> Document excerpt
==*==
If you mention monads to a programmer, you’ll probably end up talking about effects. To a mathematician, monads are about algebras. We’ll talk about algebras later — they play an important role in programming — but first I’d like to give you a little intuition about their relation to monads. For now, it’s a bit of a hand-waving argument, but bear with me.

Algebra is about creating, manipulating, and evaluating expressions. Expressions are built using operators. Consider this simple expression:

`x2 + 2 x + 1`

This expression is formed using variables like `x`, and constants like 1 or 2, bound together with operators like plus or times. As programmers, we often think of expressions as trees.

Trees are containers so, more generally, an expression is a container for storing variables. In category theory, we represent containers as endofunctors. If we assign the type `a` to the variable `x`, our expression will have the type `m a`, where `m` is an endofunctor that builds expression trees. (Nontrivial branching expressions are usually created using recursively defined endofunctors.)
==*==
> Entries provided
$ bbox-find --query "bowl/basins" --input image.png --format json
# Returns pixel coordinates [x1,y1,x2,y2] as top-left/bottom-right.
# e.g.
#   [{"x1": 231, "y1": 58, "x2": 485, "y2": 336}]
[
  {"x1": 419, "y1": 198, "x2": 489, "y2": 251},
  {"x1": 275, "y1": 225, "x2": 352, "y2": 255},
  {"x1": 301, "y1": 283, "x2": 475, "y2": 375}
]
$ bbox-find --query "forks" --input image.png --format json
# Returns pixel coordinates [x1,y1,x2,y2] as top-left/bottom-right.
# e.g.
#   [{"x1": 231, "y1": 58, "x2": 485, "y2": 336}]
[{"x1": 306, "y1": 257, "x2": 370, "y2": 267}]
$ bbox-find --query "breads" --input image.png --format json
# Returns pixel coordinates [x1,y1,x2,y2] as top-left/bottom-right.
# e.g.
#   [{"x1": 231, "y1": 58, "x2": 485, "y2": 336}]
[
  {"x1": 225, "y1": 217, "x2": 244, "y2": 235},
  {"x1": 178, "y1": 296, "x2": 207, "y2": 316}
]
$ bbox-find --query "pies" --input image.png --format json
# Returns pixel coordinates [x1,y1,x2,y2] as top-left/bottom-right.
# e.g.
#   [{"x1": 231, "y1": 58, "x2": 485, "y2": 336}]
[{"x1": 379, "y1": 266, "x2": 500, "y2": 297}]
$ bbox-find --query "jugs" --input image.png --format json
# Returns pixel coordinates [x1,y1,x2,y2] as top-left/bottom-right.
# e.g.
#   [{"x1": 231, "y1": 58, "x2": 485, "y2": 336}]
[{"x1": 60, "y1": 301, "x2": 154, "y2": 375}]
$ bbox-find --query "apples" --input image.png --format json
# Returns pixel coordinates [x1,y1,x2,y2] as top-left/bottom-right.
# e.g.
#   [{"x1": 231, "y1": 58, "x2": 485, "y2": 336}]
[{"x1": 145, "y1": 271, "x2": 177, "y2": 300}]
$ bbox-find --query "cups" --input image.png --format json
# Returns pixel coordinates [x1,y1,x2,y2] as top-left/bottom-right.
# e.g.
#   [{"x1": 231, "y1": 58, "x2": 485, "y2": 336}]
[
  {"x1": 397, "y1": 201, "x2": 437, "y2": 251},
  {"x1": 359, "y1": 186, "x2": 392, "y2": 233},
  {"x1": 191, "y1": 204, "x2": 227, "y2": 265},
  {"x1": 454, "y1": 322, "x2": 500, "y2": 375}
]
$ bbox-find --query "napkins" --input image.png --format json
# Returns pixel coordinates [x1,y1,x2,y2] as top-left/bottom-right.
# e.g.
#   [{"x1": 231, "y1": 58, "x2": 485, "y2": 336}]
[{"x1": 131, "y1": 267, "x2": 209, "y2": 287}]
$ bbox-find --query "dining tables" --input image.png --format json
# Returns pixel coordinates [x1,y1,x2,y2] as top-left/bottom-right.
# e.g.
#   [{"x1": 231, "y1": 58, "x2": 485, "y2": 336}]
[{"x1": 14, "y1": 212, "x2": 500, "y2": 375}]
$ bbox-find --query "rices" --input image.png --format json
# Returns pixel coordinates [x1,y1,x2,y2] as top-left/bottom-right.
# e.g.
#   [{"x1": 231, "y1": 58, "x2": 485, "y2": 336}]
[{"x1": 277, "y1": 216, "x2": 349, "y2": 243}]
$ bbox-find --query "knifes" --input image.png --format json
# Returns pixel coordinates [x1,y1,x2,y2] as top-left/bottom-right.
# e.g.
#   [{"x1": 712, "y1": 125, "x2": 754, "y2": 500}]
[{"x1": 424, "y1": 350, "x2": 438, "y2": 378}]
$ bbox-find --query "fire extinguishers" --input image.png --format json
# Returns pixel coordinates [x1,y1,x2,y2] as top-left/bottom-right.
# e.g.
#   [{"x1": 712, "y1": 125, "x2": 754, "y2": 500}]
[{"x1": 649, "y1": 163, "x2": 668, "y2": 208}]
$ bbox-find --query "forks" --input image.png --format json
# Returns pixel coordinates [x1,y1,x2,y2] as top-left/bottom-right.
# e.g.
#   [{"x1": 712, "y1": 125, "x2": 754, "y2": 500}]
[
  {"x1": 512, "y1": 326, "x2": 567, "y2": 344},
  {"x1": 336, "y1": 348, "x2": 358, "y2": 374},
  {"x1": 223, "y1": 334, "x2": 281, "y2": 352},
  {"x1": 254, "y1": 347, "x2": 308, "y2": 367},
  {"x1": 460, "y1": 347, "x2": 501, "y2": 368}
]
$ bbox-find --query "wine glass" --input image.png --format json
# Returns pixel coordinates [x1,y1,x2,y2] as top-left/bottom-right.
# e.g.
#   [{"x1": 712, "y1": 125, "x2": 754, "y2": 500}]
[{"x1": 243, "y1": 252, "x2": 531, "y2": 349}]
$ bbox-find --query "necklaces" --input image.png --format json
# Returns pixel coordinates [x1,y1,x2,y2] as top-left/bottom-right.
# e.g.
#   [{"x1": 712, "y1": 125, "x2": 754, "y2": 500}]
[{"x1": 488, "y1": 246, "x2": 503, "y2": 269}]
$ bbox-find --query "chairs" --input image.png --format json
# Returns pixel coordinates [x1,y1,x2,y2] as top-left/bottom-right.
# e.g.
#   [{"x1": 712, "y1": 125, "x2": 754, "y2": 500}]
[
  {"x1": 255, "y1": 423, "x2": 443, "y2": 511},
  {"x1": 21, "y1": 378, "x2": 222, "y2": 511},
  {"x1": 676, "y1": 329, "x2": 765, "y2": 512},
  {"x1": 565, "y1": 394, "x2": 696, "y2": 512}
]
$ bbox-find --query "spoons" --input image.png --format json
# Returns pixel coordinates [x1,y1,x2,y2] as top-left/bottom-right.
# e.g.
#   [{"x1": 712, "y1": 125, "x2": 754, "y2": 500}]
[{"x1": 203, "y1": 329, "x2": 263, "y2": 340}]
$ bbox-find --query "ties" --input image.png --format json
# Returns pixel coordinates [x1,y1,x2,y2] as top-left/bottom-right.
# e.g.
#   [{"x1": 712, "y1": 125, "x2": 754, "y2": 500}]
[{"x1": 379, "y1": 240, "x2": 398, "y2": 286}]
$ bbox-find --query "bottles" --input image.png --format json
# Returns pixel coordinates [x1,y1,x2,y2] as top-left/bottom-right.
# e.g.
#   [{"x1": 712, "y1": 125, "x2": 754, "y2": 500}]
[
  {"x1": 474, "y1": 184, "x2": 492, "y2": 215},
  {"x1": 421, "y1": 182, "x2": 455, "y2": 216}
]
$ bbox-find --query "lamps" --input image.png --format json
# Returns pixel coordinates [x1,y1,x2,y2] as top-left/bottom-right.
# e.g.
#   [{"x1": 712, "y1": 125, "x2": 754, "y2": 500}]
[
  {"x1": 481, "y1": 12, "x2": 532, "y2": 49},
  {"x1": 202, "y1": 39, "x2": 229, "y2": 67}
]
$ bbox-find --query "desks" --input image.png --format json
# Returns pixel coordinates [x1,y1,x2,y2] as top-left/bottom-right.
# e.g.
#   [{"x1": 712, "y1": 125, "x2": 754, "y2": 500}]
==*==
In the passage on monads and algebras, what are containers represented as in category theory?

> Full output
Endofunctors.